▸ Exercise requirements
Using the data below, output a verbatim copy of the lines between the one holding "Thumbnail 4 bed" and the one holding "Send Orchids Gifts", inclusive, without any pictures.

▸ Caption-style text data

****************************************

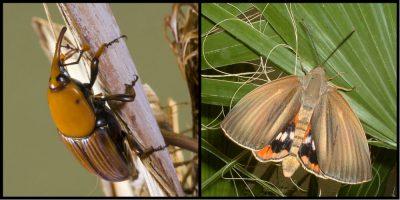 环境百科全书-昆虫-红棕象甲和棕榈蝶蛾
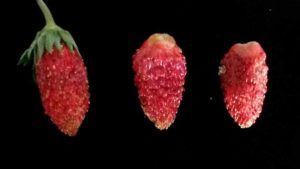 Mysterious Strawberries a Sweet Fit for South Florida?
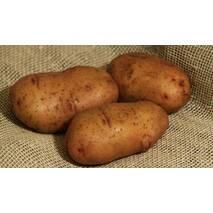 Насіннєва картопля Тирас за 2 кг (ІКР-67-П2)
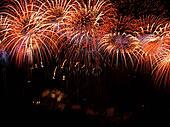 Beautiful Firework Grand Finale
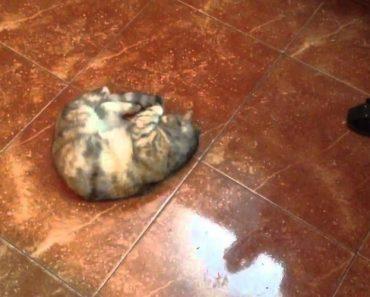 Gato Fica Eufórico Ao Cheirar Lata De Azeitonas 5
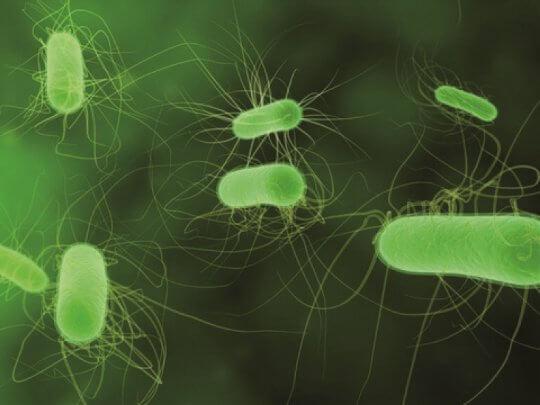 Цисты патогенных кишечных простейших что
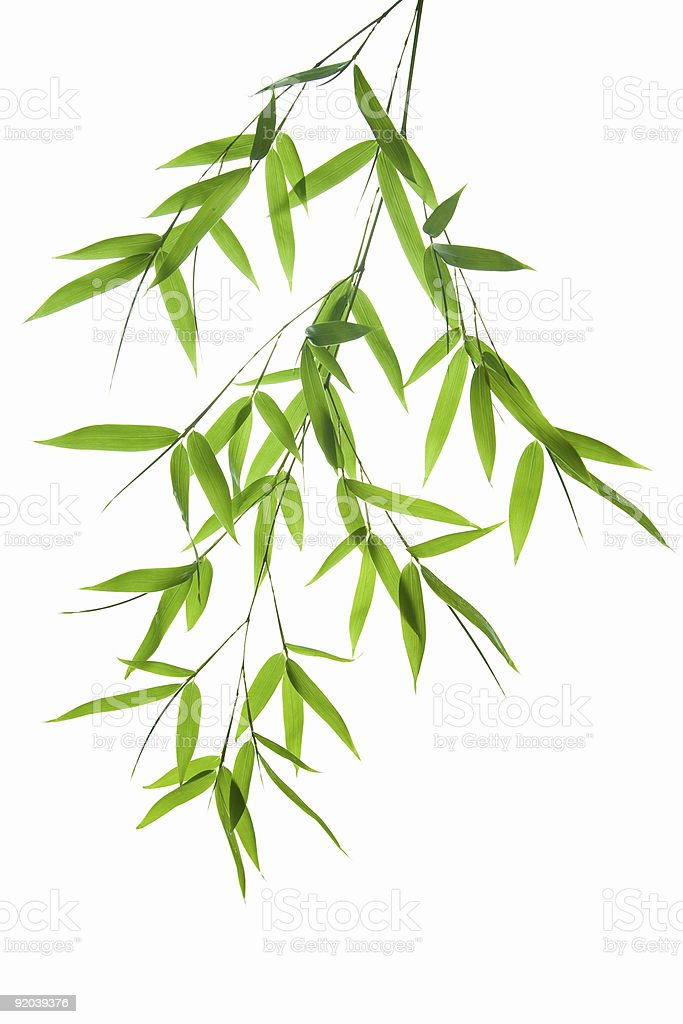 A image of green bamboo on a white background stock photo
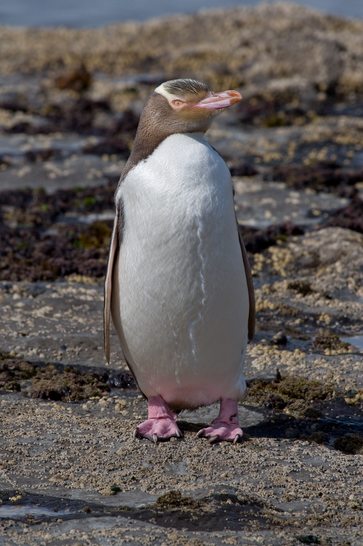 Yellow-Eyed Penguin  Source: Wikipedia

****************************************

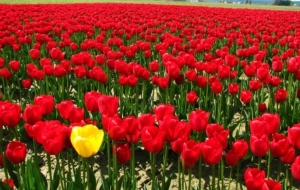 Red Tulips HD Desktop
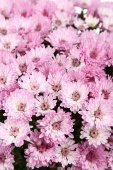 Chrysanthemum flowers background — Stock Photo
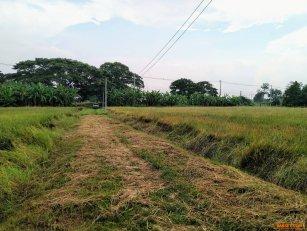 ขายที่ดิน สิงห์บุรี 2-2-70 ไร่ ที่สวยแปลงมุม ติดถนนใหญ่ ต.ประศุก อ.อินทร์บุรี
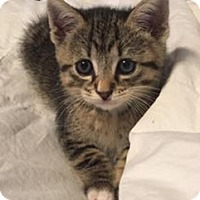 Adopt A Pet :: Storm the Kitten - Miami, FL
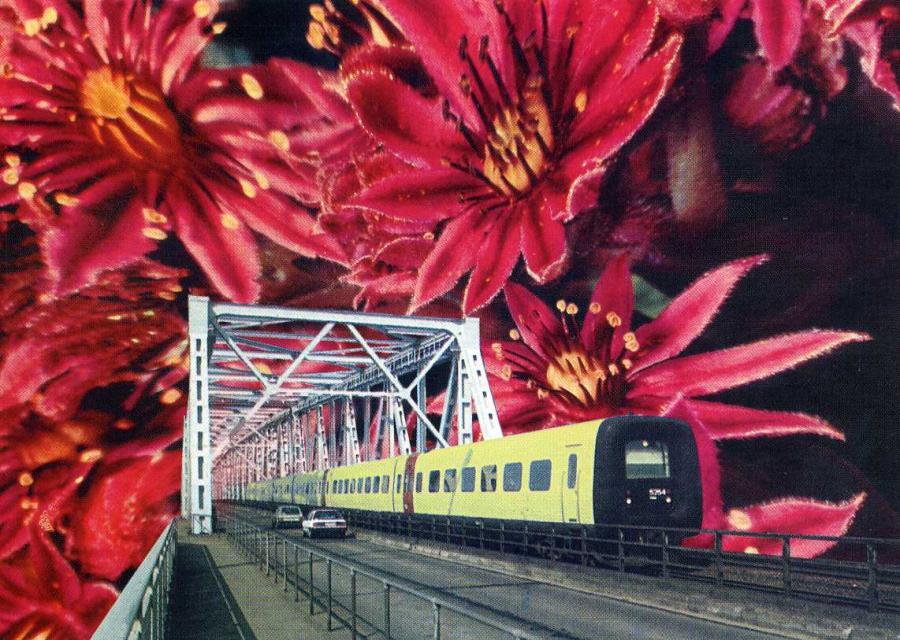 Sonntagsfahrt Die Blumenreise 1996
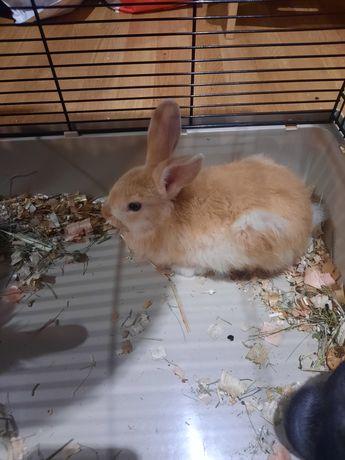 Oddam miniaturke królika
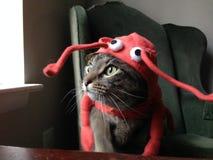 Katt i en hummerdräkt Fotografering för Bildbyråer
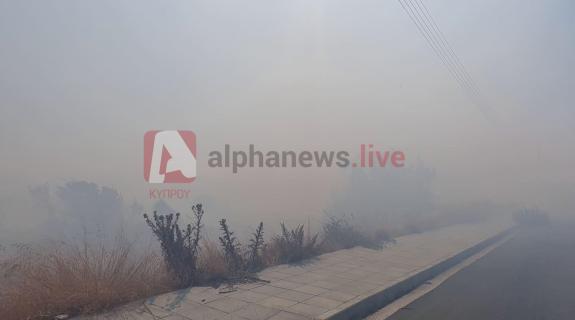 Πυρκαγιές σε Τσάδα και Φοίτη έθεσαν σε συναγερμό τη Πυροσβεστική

****************************************

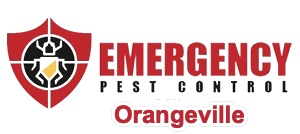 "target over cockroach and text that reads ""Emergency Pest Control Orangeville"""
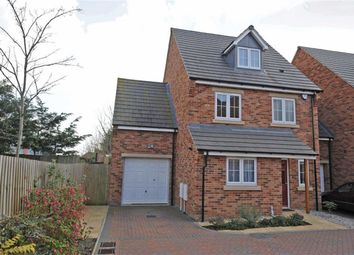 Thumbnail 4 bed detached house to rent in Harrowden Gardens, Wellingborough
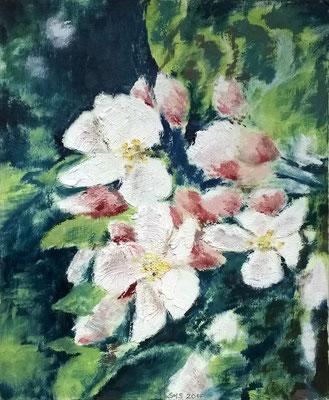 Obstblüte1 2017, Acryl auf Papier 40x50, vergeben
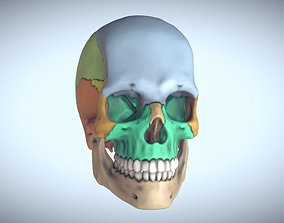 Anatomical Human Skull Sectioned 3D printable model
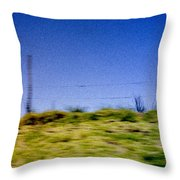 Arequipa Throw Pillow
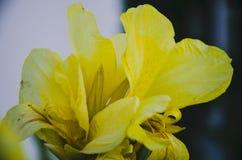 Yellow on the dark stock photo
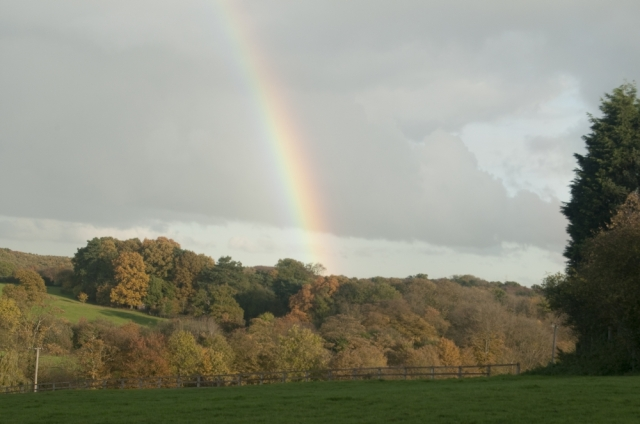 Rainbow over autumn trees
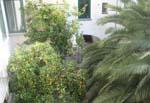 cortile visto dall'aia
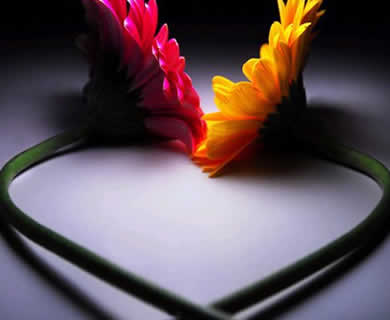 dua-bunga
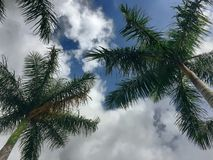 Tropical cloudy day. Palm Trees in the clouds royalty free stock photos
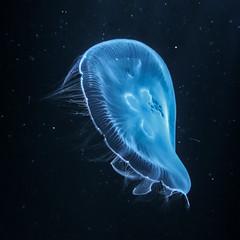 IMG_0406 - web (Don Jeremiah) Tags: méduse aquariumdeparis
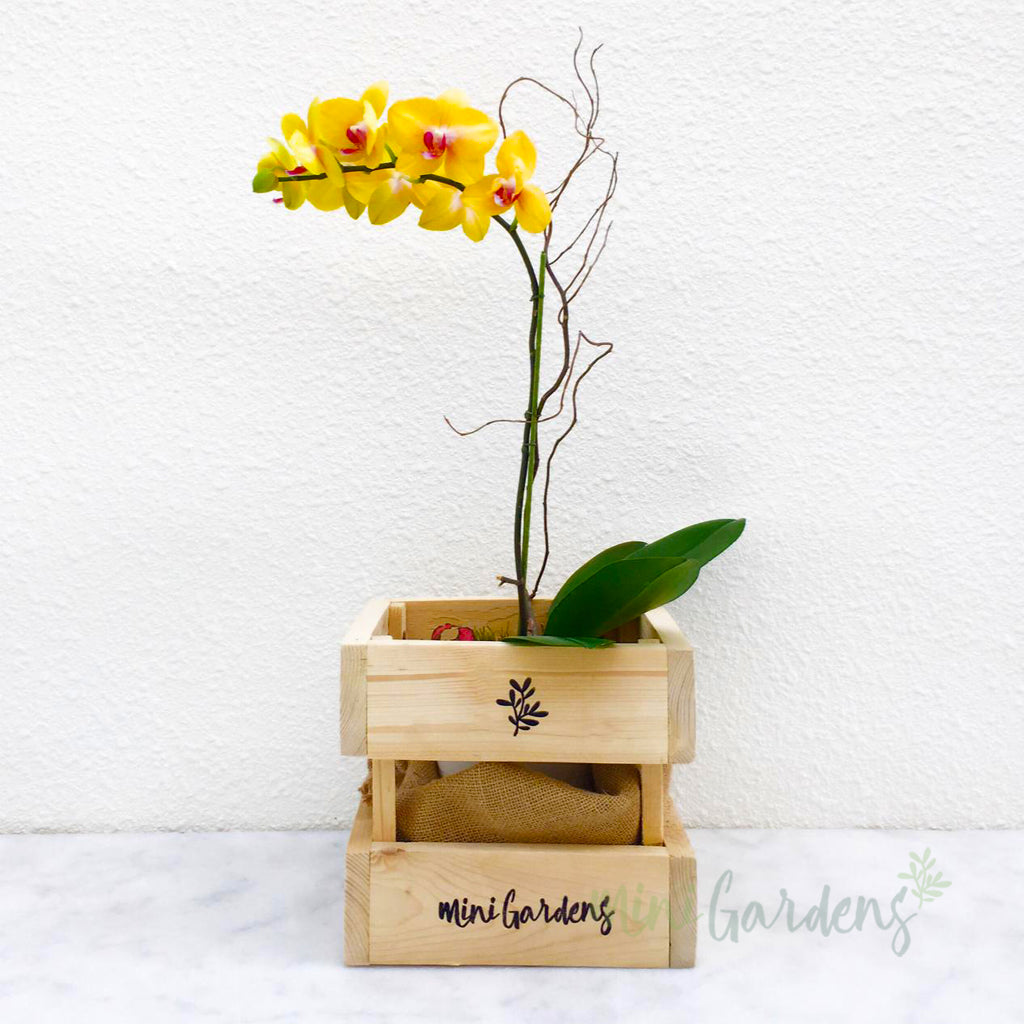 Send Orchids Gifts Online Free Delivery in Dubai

****************************************

▸ Solution for this problem
 Thumbnail 4 bed detached house to rent in Harrowden Gardens, Wellingborough
 Obstblüte1 2017, Acryl auf Papier 40x50, vergeben
 Anatomical Human Skull Sectioned 3D printable model
 Arequipa Throw Pillow
 Yellow on the dark stock photo
 Rainbow over autumn trees
 cortile visto dall'aia
 dua-bunga
 Tropical cloudy day. Palm Trees in the clouds royalty free stock photos
 IMG_0406 - web (Don Jeremiah) Tags: méduse aquariumdeparis
 Send Orchids Gifts Online Free Delivery in Dubai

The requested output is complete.